Equine Vet J ; 47 Suppl 48: 21, 2015 Sep.
Artigo em Inglês | MEDLINE | ID: mdl-26375729

RESUMO

REASONS FOR PERFORMING STUDY: Although fasciolosis is an important livestock disease worldwide, the public health importance of human fasciolosis has increased in recent years and it is recognised as an important re-emerging zoonotic disease, its epidemiology and pathogenicity in donkeys, and the epidemiological role they may play have not been determined. OBJECTIVES: To investigate the epidemiology and pathogenicity of fasciolosis in donkeys. STUDY DESIGN: Cross-sectional coprological and retrospective post-mortem study. METHODS: Faecal samples collected from 803 randomly selected working donkeys from the central region of Ethiopia were analysed by a sedimentation-centrifugation-flotation technique. Further data on liver-flukes and associated pathologies were obtained by routine post mortem examinations of 112 donkeys, subjected to euthanasia on welfare grounds or died. Data were analysed using a generalised linear model and multivariate binary logistic regression in R statistical package with significance level of statistical tests set at P<0.05. RESULTS: Infection prevalences of 44.4% and 41.9% were obtained in coprologically and post mortem examined donkeys, respectively, irrespective of their age.

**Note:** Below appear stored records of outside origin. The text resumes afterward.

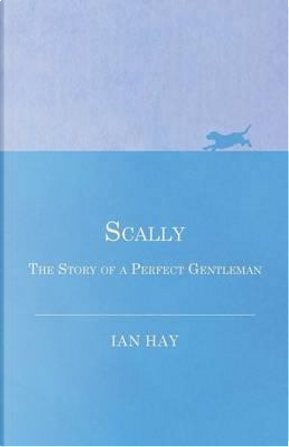 Scally - The Story of a Perfect Gentleman by Ian Hay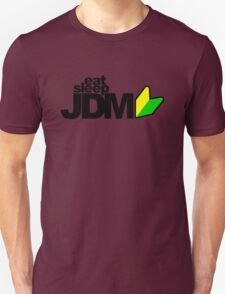 Eat Sleep JDM (4) T-Shirt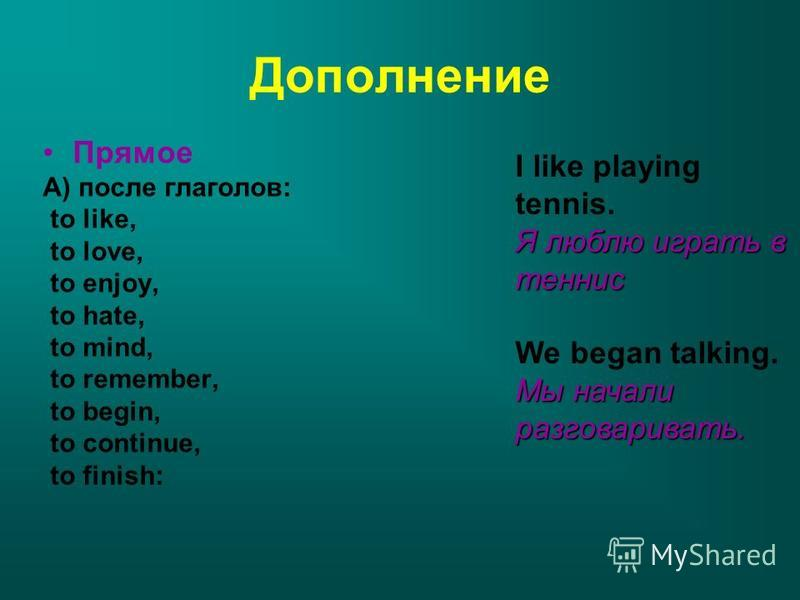 Дополнение Прямое А) после глаголов: to like, to love, to enjoy, to hate, to mind, to remember, to begin, to continue, to finish: I like playing tennis. Я люблю играть в теннис We began talking. Мы начали разговаривать.
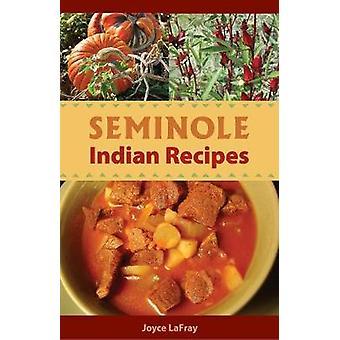 Seminole Indian Recipes by Joyce LaFray - 9780942084429 Book
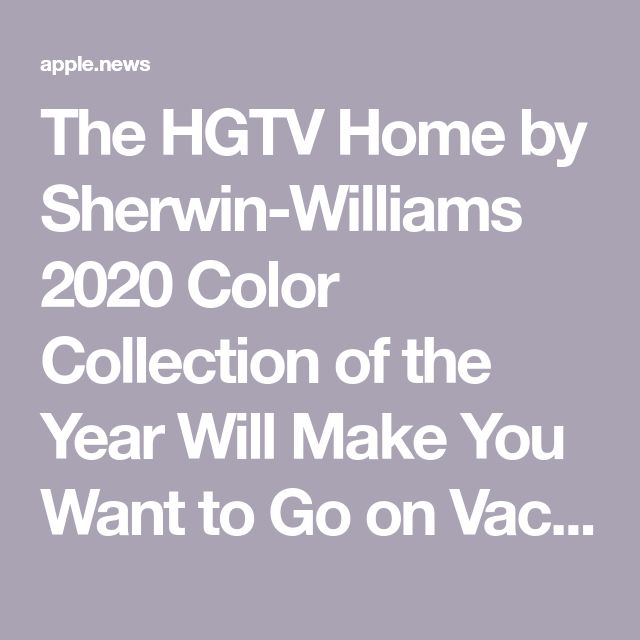 The HGTV Home by Sherwin-Williams 2020 Color Collection of the Year Will Make You Want to Go on Vacation — HGTV
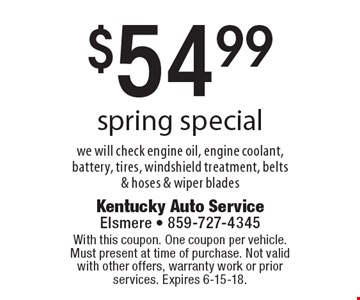 $54.99 spring special we will check engine oil, engine coolant, battery, tires, windshield treatment, belts & hoses & wiper blades. With this coupon. One coupon per vehicle. Must present at time of purchase. Not valid with other offers, warranty work or prior services. Expires 6-15-18.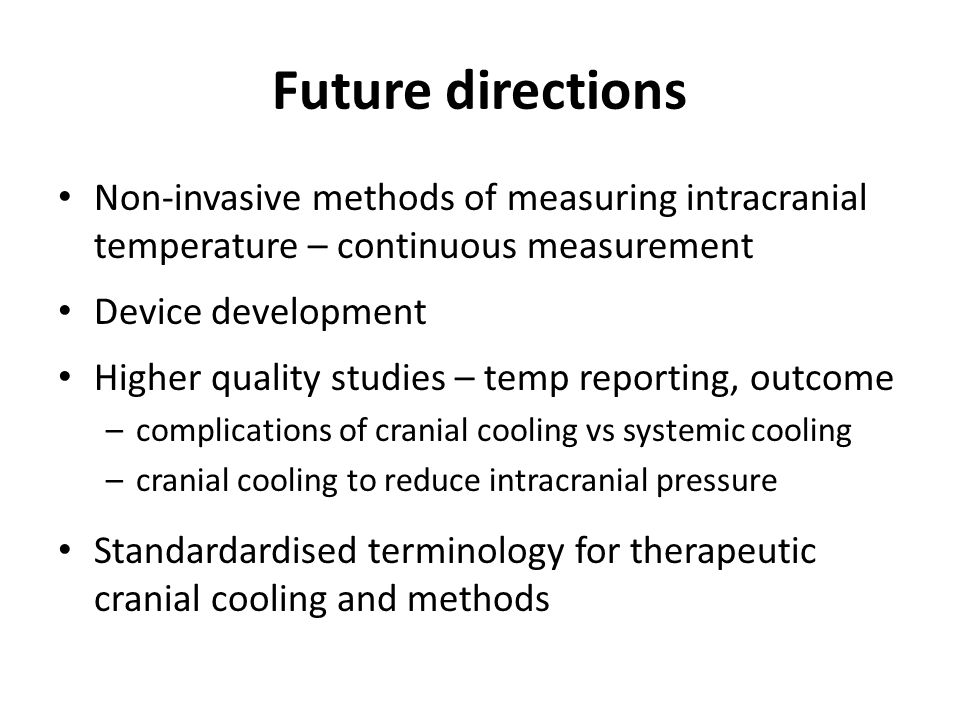 Future directions Non-invasive methods of measuring intracranial temperature – continuous measurement.
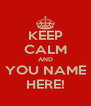 KEEP CALM AND YOU NAME HERE! - Personalised Poster A4 size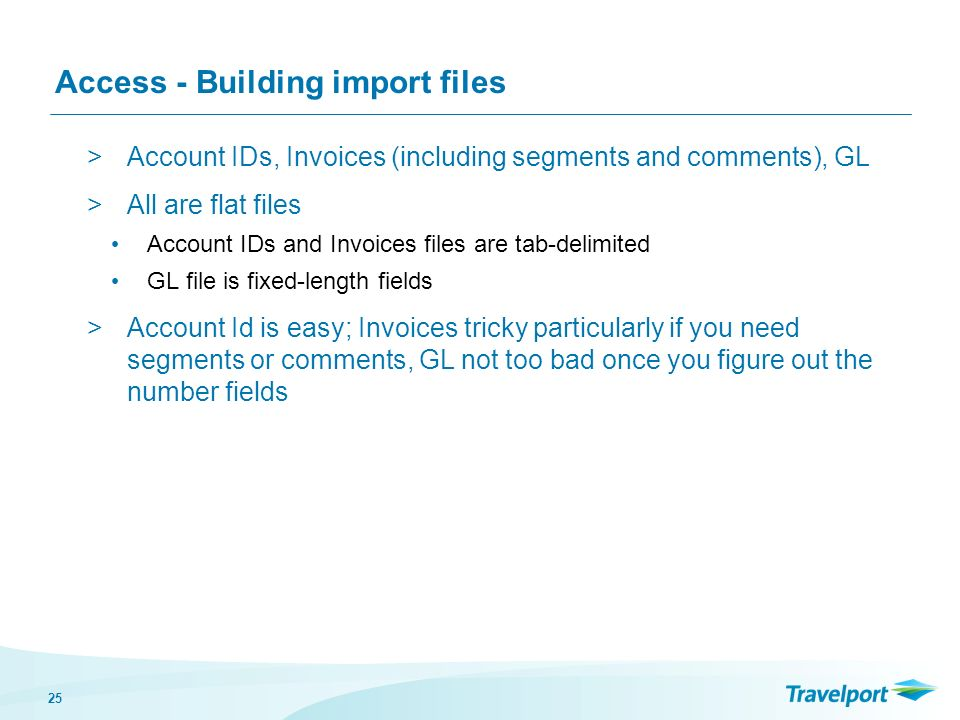 25 Access - Building import files >Account IDs, Invoices (including segments and comments), GL >All are flat files Account IDs and Invoices files are tab-delimited GL file is fixed-length fields >Account Id is easy; Invoices tricky particularly if you need segments or comments, GL not too bad once you figure out the number fields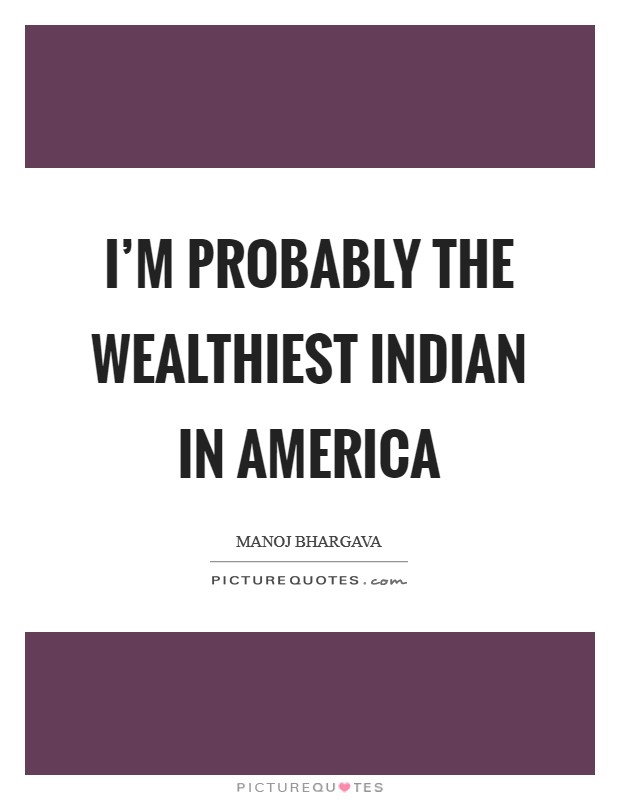 I'm probably the wealthiest Indian in America Picture Quote #1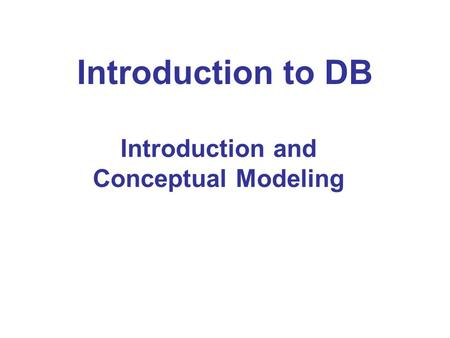 Introduction to DB Introduction and Conceptual Modeling.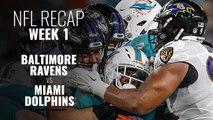 NFL Week 1: Baltimore Ravens vs Miami Dolphins Recap
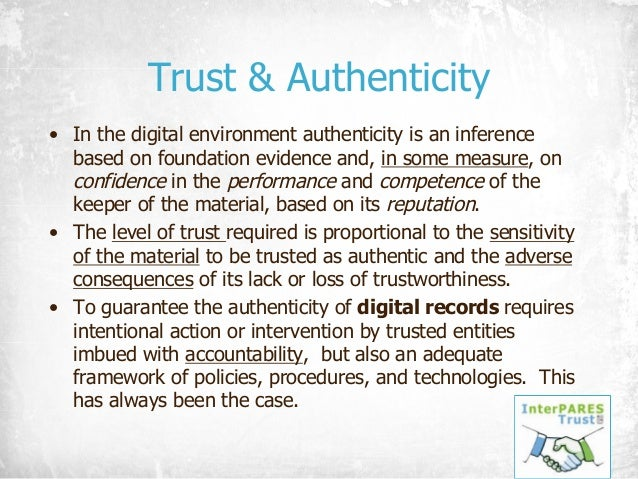 Trust & Authenticity • In the digital environment authenticity is an inference based on foundation evidence and, in some m...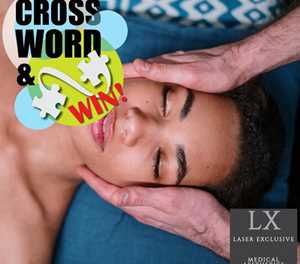 MONTHLY CROSSWORD: WIN A SKIN PEEL TO THE VALUE OF R400 AT LASER EXCLUSIVE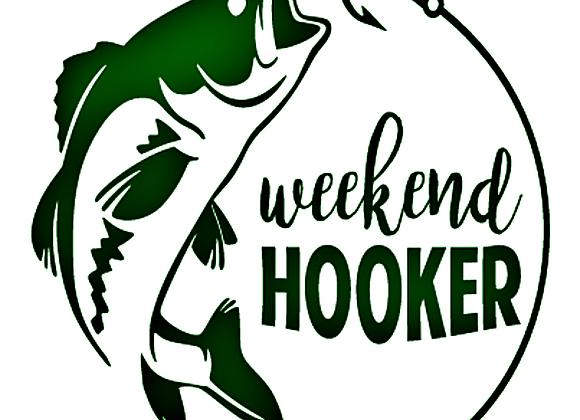 Weekend Hooker Fishing Vinyl Decal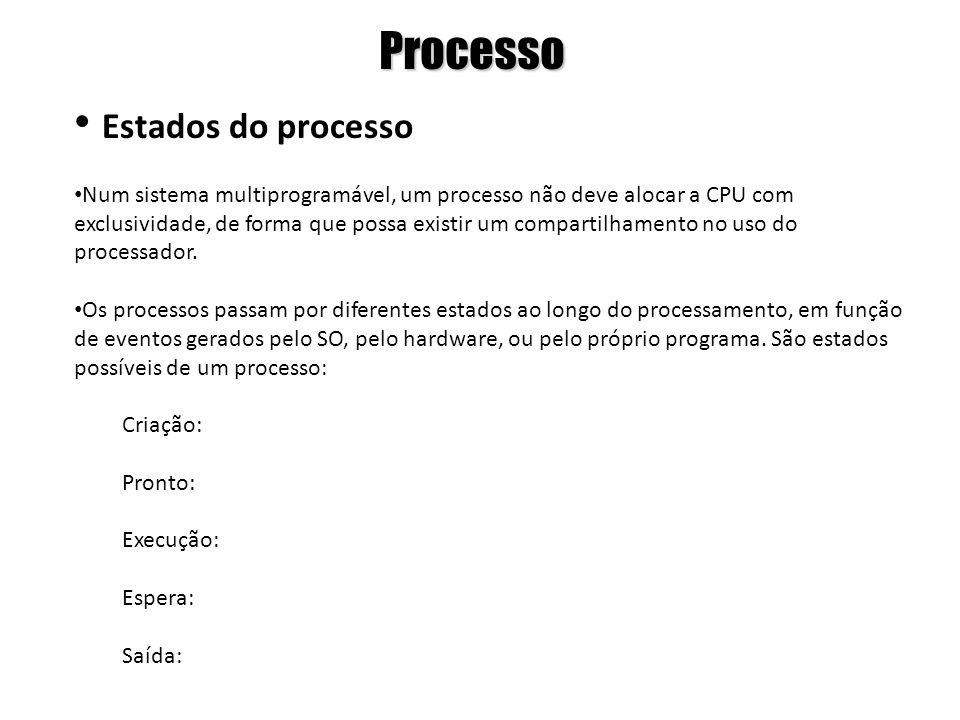 Processo Estados do processo Num sistema multiprogramável, um processo não deve alocar a CPU com exclusividade, de forma que possa existir um comparti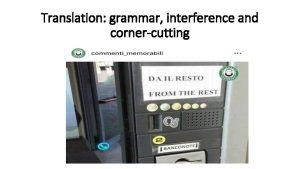 Translation grammar interference and cornercutting Translation a dirty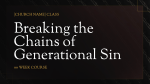 Breaking the Chains of Generational Sin  PowerPoint image 3
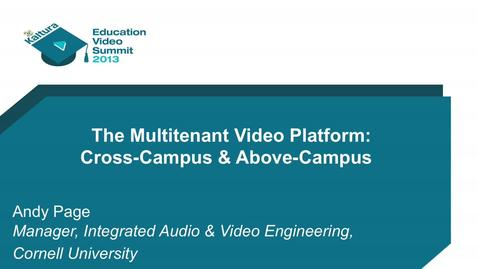 Thumbnail for entry The Multi-tenant Video Platform - Cross-Campus (Cornell University)- KVS Clip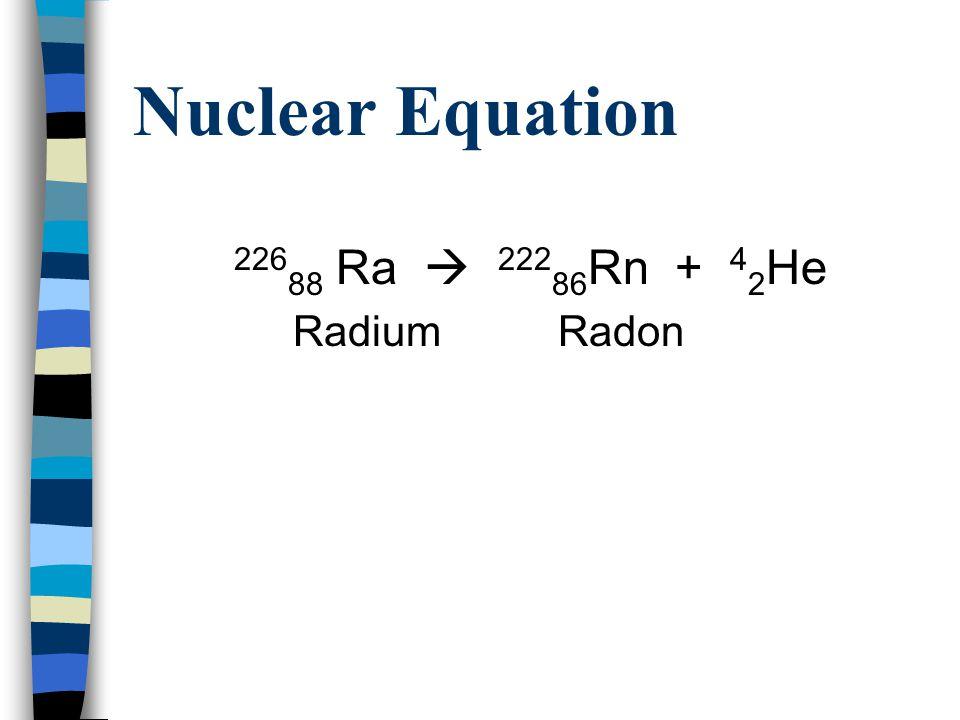 Nuclear Equation 22688 Ra  22286Rn + 42He Radium Radon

Both Fasciola hepatica and Fasciola gigantica were identified with the mean infection intensity of 30 flukes. Older donkeys (≥8 years) were found harbouring a significantly higher worm burden (P<0.0001). Gross and histopathologies of hyperplasia and thickening of the bile ducts, fibrosis of large portal areas and irregular bile duct proliferation and hypertrophy were noted. CONCLUSIONS: The high infection prevalence of fasciolosis and the associated hepatic pathologies in working donkeys shows not only the susceptibility of donkeys and the impact it has on their health, but also indicates the important role they can play in the epidemiology of both livestock and human fasciolosis. These further demonstrate the need for these animals to be considered in the overall epidemiological studies and for sound control strategies and prevention of fasciolosis. Ethical animal research: The research underwent ethical review and the use of animals was approved by the Directors of The Donkey Sanctuary. Consent of the owners was obtained to use their animals. SOURCE OF FUNDING: The Donkey Sanctuary. Competing interests: None declared.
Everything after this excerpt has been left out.